PHACES is thought to be due to an error in development that probably occurs some time during the first three to 12 weeks of gestation, explained Denise Metry, MD, Associate Professor of Dermatology and Pediatrics at Texas Children’s Hospital and Baylor College of Medicine in Houston, Tex. Dr. Metry, together with her mentor Dr. Frieden, is considered an expert in PHACES.
Explore This IssueMay 2006
Not all large facial hemangiomas will have accompanying anomalies; in fact, large facial hemangiomas without anomalies are probably more common that those associated with PHACES, she said.
Treatment of PHACES is cross disciplinary. Otolaryngologists should know how to diagnose PHACES, Dr. Metry said. The currently recommended work-up is as follows:
- MRI (magnetic resonance imaging) and MRA (magnetic resonance angiography) of the head;
- Formal ophthalmologic exam;
- Cardiac MRA or echocardiography; and
- Skin exam for sternal defects and supraumbilical raphé (linear, scar-like lesion above the umbilicus).
Referral to another specialist depends on the type of accompanying anomalies that are identified during the work-up. At this time, there is no means of prevention. Any potential treatment depends on the specific defects identified, Dr. Metry noted. Hundreds of anomalies are associated with PHACES, she added. Some of these are quite rare and unique.
Dr. Metry and colleagues are in the process of setting up a Web-based patient registry that will help aid collaborative research and serve as an educational resource for families with PHACES children.
The majority of hemangiomas appear on the head and neck, and otolaryngologists are often the treating or consulting physicians.
Many vascular lesions may resemble hemangiomas, but a basket of vascular malformations, lymphatic malformations, and venous malformation that resemble hemangiomas require different treatment and have different life cycles, Dr. Blei explained. GLUT-1 staining should be done on surgical specimens when the diagnosis is questionable, she added.

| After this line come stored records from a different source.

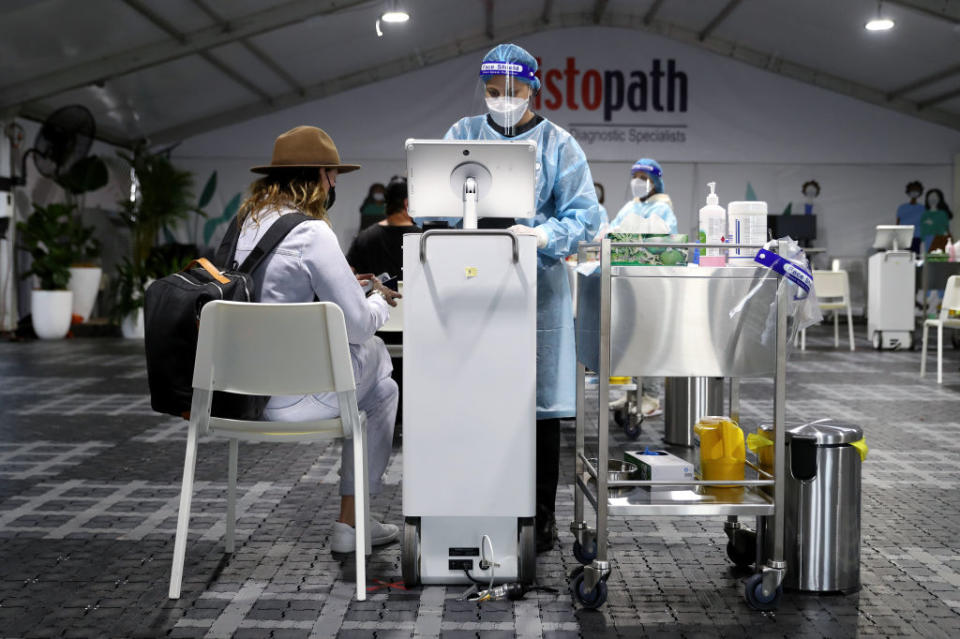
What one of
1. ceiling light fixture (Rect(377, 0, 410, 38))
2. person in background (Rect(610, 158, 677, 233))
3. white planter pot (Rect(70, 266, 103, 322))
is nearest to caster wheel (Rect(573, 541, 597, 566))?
person in background (Rect(610, 158, 677, 233))

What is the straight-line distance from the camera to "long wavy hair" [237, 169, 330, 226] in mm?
2650

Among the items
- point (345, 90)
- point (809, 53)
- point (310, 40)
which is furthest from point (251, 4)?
point (809, 53)

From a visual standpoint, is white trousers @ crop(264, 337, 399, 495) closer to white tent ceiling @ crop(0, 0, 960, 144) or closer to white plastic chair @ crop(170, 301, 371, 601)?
white plastic chair @ crop(170, 301, 371, 601)

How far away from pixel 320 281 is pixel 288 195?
1.05 ft

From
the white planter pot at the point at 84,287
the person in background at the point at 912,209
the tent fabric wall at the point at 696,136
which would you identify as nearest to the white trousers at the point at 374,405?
the white planter pot at the point at 84,287

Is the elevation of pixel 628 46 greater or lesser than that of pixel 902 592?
greater

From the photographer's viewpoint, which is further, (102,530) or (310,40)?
(310,40)

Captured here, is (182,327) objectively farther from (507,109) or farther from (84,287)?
(84,287)

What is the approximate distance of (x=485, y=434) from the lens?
2.45 meters

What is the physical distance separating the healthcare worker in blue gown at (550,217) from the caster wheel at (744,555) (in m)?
0.55

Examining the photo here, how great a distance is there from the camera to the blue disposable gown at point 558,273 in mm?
2822

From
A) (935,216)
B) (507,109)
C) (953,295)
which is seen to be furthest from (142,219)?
(935,216)

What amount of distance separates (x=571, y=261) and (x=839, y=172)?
1133cm

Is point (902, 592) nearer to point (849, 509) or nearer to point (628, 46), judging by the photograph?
point (849, 509)
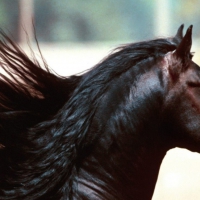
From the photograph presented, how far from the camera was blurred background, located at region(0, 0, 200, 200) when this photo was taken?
527cm

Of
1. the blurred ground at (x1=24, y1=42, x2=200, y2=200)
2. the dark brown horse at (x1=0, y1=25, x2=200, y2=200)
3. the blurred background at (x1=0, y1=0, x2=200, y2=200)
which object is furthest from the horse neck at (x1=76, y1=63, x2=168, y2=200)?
the blurred background at (x1=0, y1=0, x2=200, y2=200)

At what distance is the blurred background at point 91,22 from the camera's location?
5.27m

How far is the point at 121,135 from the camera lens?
2135 mm

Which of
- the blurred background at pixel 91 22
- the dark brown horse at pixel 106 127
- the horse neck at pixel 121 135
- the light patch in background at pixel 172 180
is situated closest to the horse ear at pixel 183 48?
the dark brown horse at pixel 106 127

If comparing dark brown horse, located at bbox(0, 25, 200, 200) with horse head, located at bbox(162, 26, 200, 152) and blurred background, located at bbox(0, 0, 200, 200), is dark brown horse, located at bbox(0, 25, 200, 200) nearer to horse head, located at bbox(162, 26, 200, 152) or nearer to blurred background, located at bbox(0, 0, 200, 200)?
horse head, located at bbox(162, 26, 200, 152)

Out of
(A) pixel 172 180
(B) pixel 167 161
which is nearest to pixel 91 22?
(B) pixel 167 161

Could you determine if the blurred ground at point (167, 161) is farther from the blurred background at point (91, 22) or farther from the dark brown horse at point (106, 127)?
the dark brown horse at point (106, 127)

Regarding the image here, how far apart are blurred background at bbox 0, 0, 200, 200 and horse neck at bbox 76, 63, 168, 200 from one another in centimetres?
301

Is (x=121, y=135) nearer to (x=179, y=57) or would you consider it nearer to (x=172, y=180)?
(x=179, y=57)

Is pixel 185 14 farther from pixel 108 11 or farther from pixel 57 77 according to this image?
pixel 57 77

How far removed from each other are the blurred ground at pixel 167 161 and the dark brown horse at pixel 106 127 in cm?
213

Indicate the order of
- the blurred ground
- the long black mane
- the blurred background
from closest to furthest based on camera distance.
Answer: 1. the long black mane
2. the blurred ground
3. the blurred background

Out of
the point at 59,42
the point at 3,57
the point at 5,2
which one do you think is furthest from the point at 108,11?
the point at 3,57

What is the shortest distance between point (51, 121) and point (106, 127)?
18 centimetres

In general, treatment of facial hemangiomas that are disfiguring and affect function relies on oral corticosteroids, strong topical steroids, or intralesional steroid injections; surgery or laser surgery may be needed to prevent morbidity. Complicated hemangiomas that continue to grow aggressively, either internally or externally, are first treated with oral steroids. If there is no response, vincristine has been used. Ulcerated hemangiomas often respond well to topical recombinant platelet-derived growth factor (Regranex), and those associated with bleeding respond to a hemostatic gelatin sponge (Surgifoam), Dr. Blei explained.
The need for surgery depends on your endpoint, said Dr. Waner, who considers the appropriate endpoint to be restoration of a completely normal appearance.